* _GIVEN TASK_: Return every line in the data below that contains the word "lens".

* _Saved data entries_:
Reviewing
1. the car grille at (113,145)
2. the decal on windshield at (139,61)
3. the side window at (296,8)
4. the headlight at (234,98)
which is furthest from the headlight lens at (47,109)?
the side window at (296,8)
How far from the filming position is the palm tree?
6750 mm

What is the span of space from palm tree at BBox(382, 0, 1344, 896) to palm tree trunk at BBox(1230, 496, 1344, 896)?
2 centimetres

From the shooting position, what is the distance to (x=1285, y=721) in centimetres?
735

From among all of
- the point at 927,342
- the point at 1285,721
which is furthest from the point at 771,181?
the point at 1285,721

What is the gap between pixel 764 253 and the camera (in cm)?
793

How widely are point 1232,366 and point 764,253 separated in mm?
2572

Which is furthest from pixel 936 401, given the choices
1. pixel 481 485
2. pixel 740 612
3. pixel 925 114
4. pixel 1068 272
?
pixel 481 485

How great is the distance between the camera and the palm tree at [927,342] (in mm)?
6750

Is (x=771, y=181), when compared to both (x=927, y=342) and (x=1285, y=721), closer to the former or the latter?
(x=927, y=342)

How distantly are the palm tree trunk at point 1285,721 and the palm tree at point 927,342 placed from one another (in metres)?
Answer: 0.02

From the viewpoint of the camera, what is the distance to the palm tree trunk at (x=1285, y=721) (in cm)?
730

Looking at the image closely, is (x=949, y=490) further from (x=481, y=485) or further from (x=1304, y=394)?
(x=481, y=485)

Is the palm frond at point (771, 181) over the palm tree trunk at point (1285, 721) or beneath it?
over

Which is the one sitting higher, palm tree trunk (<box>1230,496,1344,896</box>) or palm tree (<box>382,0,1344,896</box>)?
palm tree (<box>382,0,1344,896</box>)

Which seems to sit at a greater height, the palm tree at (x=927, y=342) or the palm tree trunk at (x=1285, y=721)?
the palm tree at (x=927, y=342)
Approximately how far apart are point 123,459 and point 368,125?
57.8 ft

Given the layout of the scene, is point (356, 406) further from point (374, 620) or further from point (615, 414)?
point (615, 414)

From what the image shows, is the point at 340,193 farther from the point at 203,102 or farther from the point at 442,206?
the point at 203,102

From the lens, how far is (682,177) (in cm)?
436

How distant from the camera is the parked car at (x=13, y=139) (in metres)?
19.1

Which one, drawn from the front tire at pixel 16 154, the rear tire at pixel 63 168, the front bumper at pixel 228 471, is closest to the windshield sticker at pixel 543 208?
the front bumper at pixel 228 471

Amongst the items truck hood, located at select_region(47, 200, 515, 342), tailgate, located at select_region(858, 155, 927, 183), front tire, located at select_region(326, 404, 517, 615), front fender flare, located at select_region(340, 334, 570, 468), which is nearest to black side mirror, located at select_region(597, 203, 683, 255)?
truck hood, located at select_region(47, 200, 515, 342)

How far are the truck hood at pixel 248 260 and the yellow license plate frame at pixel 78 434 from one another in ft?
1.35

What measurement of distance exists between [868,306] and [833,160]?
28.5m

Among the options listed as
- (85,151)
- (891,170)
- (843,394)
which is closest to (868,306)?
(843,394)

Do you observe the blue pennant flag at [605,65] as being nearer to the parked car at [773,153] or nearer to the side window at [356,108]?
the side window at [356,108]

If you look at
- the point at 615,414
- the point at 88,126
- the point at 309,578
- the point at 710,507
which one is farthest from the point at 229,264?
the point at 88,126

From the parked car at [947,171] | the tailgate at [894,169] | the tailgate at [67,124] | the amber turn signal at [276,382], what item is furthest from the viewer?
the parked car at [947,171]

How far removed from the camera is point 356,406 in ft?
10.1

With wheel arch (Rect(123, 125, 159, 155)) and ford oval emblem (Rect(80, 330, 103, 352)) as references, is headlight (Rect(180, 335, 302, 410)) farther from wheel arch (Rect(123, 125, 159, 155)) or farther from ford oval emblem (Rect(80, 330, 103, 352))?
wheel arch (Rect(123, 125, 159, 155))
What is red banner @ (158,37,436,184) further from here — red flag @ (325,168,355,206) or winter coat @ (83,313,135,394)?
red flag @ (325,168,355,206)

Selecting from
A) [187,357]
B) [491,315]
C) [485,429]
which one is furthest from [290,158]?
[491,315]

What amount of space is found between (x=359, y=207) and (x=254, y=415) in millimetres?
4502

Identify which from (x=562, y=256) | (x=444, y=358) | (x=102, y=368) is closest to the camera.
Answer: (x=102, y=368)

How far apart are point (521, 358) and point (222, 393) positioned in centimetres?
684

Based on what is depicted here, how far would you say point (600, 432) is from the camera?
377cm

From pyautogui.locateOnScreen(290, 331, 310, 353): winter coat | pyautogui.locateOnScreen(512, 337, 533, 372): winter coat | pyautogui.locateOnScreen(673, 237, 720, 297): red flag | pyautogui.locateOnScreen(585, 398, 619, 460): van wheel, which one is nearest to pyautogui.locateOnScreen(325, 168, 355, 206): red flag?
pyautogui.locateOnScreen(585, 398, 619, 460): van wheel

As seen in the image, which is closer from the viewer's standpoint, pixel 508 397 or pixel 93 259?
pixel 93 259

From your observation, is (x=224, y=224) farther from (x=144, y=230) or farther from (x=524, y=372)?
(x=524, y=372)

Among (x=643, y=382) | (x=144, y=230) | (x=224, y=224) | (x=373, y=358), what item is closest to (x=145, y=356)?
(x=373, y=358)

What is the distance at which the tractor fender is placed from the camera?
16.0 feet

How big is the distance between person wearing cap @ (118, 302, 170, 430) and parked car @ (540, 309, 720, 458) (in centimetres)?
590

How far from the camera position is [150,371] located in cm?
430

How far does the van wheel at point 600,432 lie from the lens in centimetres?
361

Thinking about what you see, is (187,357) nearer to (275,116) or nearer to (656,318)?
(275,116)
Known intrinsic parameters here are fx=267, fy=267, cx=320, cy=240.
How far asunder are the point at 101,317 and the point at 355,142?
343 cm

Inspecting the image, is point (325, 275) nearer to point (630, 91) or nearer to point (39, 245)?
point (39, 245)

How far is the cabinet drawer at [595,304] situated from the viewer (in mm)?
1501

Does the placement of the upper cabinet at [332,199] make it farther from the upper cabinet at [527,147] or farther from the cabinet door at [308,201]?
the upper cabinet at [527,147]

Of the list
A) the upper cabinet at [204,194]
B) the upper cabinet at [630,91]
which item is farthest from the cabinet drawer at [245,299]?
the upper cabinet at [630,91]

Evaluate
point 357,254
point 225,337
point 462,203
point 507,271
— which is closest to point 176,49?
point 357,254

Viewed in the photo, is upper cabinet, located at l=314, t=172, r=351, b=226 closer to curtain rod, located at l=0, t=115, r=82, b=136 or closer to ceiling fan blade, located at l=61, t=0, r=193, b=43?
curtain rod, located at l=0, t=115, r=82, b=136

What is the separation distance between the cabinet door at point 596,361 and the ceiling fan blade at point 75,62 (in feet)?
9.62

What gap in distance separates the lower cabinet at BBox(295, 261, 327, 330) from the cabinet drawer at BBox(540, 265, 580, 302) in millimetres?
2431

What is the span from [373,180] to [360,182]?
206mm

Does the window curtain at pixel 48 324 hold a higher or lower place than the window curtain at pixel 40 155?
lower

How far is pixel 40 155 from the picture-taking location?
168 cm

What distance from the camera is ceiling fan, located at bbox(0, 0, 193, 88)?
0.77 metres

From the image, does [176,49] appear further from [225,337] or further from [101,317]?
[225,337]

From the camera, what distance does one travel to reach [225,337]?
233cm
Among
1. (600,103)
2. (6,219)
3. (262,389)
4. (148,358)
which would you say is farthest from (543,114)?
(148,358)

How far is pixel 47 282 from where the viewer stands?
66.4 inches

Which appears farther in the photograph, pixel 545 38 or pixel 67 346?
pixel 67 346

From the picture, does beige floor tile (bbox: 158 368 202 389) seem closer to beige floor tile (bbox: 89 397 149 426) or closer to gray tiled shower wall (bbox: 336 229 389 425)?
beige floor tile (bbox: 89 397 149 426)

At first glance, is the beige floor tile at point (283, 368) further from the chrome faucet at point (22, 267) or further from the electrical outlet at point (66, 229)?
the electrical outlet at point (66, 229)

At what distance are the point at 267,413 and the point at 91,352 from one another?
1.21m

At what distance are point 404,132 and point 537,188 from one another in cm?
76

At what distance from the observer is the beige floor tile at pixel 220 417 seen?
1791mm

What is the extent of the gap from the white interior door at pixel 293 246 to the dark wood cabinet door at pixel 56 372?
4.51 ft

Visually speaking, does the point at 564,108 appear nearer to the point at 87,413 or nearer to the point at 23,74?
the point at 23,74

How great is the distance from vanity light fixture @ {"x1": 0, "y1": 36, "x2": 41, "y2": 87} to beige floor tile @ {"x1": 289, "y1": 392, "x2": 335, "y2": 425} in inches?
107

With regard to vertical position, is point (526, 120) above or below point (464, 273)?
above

* _ANSWER FOR THIS EXERCISE_:
which is furthest from the headlight lens at (47,109)?
From the lens, how far is (682,177) (in cm)?
How far does the van wheel at point 600,432 lie from the lens in centimetres?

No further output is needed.